No matter how much information you exchange, you can't really, truly know a person until you've met them face to face and allowed your life to intertwine with theirs.

I think this also goes a long way toward explaining just what's so dangerous about pornography. Pornography reduces human beings to two-dimensional images on a page (or monitor) that exist solely to titillate the viewer. They have no life of their own, no real personality, no soul - and it's very easy to begin viewing the people around us in those same lifeless, self-serving terms.

In fact, many sincere Christians have fallen into a similar trap. In their zeal to apply the Bible to their lives, they've focused on what they can extract from its passages to the exclusion of all else. We spend our days reading books, listening to sermons and 'studying to find ourselves approved,' and we reach all of our conclusions about life based on Greek word conjugations before we ever set foot out the door.

In doing so, we have reduced the world around us to two dimensions, as we filter everything in it through the lens of our preconceived conclusions. The people around us cease to be fully human as they fail to conform to the rigidly-defined categories that we try to squeeze them into; anything that doesn't fit we either ignore entirely or explain away as the work of the devil.

And thus we see the failure of the church when it comes to dealing with the issue of homosexuality. The actual lives and experiences of gay individuals are completely irrelevant, since we have already reached all of our conclusions about them based on word studies and cross-references. As with every other life situation, it becomes unnecessary to consider the effects that our doctrines actually have in real life, since our theologians have already determined them to be true. If our proclamations of 'truth' cause pain and drive people away from God, then they were just godless rebels to begin with and good riddance.

But are they really the ones at fault? What happens when you try to fit a three-dimensional object into a two-dimensional space? You smash it. You distort it. You crush the very life out of it. How much more, then, do we become bringers of death when we try to impose two-dimensional ethics onto the three-dimensional people around us? If we truly want to bring life to those around us, then we must be ready to make corrections to our theology based on how it plays out in the real world. Truth is ultimately apprehended through community, not through endless, isolated study.

I'm not saying it's easy to do. It requires risk and a painful dose of humility and an equally heavy dose of self-sacrifice. Is the church ready to stop shooting its own wounded and once again become a place of life and love?

4 comments:

Peterson Toscano said...

Thank you, thank you, thank you. I so enjoy the way you think and how clearly you express your thoughts.

The face to face encounters with friends and foes alike change us all and are vital to our personal and communal health.
-P

Christine Bakke said...

A-men and A-women, Peterson and Eugene.

Liadan said...

>>What happens when you try to fit a three-dimensional object into a two-dimensional space?<<

Given that I'm currently a visual art student, maybe I can put a different spin on this.

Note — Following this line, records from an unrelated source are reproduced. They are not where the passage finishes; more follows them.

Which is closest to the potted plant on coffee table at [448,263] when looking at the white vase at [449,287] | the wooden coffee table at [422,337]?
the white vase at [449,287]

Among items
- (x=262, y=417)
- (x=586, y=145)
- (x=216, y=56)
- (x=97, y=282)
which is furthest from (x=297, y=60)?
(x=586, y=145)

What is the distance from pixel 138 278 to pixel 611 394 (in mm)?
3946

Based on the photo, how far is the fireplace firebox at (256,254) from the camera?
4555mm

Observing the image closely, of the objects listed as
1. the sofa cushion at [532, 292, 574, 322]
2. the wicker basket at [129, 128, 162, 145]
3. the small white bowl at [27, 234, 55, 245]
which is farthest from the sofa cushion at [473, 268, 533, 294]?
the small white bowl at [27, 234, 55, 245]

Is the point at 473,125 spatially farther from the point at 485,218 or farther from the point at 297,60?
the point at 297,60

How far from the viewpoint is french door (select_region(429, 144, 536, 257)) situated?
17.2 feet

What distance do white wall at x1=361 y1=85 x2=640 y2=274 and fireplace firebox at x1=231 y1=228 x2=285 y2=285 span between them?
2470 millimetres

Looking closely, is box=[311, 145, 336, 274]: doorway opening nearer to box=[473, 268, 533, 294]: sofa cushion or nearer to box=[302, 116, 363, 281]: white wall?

Answer being that you can't. What you *can* do is create the impression of three-dimensionality on a two-dimensional surface. However, the image is always by necessity static, since depth, the third dimension, is always a trick of linework and shading. (Believe me, it's a pretty damn hard trick to pull off. I've taken enough classes in perspective to know.)

In other words, you can make it look like you have a fully rendered take on something so long as everything is in the same place you drew it from, but as soon as you, it, or anything else moves, your work is revealed as the illusion it is.

In that sense, reducing life to two dimensions isn't so much a distortion thereof as it is robbing life of depth in favor of a useful deception.

Mark said...

Thanks for this perspective. I think its really insigtful and I appreciate you sharing it with us.

Wish I coulda been one-of-those-in-Orlando but there you go.